Holding on to grammatology, we can see how we have privileged only the sense of vision and have used it to legitimate all thinking. The etymology of the word Idea (idein) , the smallest unit of thought comes from the Greek root that means the look of a thing. The same is true of the Latin, video which means ‘I see’. Ideas are therefore, abstract pictures. Maybe this is the reason we have the metaphor of light and darkness related to the coming to enlightenment through ideas. Somehow the entire history of Western thought is linked to this coming to light through ideas. Perhaps, it has its roots in Socrates who believed in the luminous power of ideas. This is why Jacques Derrida is right in describing the entire Western Philosophy as a photology. If we can think that thinking is a form of writing following Derrida’s grammatology than we can say that we are writing our thoughts with our eyes. All thinking is oculo-centric and is deeply conditioned by metaphors of light and darkness. This means we have enframed our thinking into visibility and presence. This is why Derrida accuses Western thought of suffering from logocentrism that thinks from the privileged position of presence. This logocentric thinking has its limitations and we cannot adequately respond to the new world of the internet and the allied big data analytics using it alone.
Derrida’s effort to replace/ displace an idea (basic unit of thinking) that is rooted mainly in the sense of vision with force is praise worthy. He does this to derail the dominance of the sense of seeing (and hearing) and tries to bring a new balance of the senses of smell, touch and taste. This is done because there are relations between the sense (intelligible) and the sensible. We have so far depended on the senses of vision and hearing to produce the sense of the world. Derrida tried to displace this mode of thinking and produce knowledge by trying to set the sense of smell and taste as the new ground for the basic units / alphabets of thinking. This is important because it opens us to the world of aesthetics/ tastes that rules us as we explore the internet. It is our aesthetic inclinations that hold us glued to the internet and also offer the data footprints to the big data analytics. This means the form of writing/ grammatology of the internet is different. It intensively intermediates the world of aesthetics and excites and triggers our tastes. This is the reason why we need a new grammar of thinking. We need new basic units of thinking( philosphemes) to understand and respond to it.
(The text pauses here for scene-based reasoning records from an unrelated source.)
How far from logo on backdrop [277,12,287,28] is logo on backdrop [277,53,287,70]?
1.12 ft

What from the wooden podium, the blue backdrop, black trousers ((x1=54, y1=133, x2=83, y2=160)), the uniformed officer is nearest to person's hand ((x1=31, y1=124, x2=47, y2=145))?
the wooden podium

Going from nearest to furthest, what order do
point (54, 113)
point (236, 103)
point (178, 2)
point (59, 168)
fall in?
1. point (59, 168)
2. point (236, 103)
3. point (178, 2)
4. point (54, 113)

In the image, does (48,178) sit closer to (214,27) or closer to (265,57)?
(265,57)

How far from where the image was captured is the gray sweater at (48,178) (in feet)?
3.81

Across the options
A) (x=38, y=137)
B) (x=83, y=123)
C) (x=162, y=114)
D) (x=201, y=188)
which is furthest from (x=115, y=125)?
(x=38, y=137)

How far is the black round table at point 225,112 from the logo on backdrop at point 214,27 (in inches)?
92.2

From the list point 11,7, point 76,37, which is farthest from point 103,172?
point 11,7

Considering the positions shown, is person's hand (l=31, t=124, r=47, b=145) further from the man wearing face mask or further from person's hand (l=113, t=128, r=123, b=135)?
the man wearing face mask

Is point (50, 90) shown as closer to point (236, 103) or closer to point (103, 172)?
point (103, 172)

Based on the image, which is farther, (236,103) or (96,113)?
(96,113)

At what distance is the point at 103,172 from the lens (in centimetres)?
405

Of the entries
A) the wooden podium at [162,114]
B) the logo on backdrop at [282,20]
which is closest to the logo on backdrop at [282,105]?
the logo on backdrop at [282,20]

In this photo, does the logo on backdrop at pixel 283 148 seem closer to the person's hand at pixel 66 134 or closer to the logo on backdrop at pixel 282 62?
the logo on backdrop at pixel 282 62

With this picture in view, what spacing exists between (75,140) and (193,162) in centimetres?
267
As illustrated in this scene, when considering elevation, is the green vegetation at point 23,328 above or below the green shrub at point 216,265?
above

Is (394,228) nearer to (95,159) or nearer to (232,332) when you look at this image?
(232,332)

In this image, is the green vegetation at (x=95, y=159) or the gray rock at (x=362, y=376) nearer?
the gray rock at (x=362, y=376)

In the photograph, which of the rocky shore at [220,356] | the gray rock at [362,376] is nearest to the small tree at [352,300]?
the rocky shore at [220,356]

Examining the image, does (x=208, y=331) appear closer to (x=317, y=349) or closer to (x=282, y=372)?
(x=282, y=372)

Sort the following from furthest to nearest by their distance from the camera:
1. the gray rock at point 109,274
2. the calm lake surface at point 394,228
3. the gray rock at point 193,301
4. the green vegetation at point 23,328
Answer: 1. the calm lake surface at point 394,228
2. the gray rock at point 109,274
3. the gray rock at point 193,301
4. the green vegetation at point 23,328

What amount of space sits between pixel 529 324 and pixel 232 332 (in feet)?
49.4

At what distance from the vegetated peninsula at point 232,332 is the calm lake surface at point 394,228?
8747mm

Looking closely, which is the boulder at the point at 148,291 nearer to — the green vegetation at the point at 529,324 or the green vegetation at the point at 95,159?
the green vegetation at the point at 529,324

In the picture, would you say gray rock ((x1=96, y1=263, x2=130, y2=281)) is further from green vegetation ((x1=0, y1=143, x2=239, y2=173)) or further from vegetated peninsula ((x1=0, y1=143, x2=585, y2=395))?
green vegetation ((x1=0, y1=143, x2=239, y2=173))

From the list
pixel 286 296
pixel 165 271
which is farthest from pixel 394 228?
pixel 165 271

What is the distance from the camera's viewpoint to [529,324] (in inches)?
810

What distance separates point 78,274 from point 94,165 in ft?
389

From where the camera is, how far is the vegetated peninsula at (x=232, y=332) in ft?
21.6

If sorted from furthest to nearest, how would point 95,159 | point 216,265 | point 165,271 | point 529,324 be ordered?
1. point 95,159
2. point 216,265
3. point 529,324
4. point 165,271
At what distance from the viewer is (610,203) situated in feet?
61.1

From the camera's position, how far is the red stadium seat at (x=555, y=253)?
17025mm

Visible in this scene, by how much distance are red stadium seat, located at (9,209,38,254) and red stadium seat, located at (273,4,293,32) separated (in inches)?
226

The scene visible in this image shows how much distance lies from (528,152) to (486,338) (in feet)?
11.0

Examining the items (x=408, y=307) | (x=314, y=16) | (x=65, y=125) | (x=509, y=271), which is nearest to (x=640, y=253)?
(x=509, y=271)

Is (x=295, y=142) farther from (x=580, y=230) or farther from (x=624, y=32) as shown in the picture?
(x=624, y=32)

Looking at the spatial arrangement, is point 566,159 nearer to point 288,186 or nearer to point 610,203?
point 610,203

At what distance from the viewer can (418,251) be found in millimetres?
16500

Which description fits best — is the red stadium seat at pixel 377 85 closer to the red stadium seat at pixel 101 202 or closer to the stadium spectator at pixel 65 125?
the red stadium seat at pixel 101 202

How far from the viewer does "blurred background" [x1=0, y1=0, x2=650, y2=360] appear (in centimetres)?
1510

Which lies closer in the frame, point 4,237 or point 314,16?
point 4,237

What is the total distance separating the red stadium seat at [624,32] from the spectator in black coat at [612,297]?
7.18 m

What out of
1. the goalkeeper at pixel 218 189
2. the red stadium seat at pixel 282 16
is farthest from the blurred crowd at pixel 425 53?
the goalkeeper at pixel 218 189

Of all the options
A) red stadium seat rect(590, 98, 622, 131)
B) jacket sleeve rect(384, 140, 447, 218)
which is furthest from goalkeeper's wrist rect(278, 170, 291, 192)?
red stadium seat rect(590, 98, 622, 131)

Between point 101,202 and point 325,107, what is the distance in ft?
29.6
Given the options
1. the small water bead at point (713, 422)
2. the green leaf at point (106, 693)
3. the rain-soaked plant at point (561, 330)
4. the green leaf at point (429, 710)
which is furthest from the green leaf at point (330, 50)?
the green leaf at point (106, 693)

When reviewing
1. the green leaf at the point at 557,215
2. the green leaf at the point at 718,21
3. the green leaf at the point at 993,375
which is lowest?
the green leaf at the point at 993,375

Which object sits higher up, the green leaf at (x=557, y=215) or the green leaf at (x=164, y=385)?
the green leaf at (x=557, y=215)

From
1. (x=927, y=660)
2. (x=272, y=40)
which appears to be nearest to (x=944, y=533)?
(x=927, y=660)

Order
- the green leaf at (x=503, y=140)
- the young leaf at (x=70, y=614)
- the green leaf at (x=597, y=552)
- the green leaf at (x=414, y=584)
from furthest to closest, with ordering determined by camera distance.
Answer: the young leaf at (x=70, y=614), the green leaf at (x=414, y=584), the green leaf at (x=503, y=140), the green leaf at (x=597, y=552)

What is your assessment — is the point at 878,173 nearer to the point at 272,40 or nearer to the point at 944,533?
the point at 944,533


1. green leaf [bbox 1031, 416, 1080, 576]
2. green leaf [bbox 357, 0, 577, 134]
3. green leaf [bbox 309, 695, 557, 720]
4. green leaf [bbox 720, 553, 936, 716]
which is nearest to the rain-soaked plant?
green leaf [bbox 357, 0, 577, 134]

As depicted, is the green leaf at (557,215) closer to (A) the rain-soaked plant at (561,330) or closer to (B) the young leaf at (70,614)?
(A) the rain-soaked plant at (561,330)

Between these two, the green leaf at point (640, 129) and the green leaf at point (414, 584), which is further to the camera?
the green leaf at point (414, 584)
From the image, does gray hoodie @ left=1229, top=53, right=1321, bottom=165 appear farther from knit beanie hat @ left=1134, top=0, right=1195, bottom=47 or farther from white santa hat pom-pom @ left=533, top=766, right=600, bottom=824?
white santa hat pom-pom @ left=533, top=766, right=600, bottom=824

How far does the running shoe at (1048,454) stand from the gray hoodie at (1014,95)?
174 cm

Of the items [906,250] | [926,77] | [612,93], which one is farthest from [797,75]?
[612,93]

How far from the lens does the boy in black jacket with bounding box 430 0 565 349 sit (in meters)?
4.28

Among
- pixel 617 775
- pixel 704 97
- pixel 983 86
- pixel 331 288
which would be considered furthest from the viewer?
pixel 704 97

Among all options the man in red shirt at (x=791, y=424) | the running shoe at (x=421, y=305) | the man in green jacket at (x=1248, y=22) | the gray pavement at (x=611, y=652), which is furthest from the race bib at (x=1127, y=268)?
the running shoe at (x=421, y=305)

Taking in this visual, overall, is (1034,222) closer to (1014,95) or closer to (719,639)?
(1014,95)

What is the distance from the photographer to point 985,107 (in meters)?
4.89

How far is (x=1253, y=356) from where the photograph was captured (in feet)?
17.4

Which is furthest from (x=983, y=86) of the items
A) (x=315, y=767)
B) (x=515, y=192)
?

It is only by stepping outside the cave of thinking that reduces all thought to a luminous disclosure may be we will be enabled to think of the changed condition that afflicts us with arrival of the smart phone in our idiotic hands. Force becomes a new unit of thought as it enables us to capture the fast paced dynamic world as well as it enables us to understand how it triggers, enforces and energizes us as we swim like ducks in the worlds of the internet. While we do not have to debunk the contribution of the eye to our thinking (which is a form of writing), we have to embrace energetics of intensive thinking modes that are rooted in our tastes. The world of the internet sets us on to dance of pulsation locking us into effects, affects and sensations which transcend the cognitive modes of thinking. In fact, we have become subjects of the network communication technology, seamlessly jumping from one site to another, quickly forgetting the cognitive resonance of meaning while holding on to the aesthetic ones that satisfy our big appetite for ‘tastes’. This means we have now stepped into the decorative, ornamental sides of life and are trapped into an infinite dance of substitutes. Nothing seems to be fully satiating our tastes even when we are surfing an inexhaustible digital world.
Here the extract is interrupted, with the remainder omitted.